- [The task]
Put the lines below into a numbered list, leaving out any blank lines.

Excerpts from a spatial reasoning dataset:
┌──
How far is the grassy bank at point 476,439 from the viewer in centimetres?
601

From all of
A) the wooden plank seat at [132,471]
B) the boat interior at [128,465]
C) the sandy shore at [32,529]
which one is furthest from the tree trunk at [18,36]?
└──
- [Worked solution]
1. How far is the grassy bank at point 476,439 from the viewer in centimetres?
2. 601
3. From all of
4. A) the wooden plank seat at [132,471]
5. B) the boat interior at [128,465]
6. C) the sandy shore at [32,529]
7. which one is furthest from the tree trunk at [18,36]?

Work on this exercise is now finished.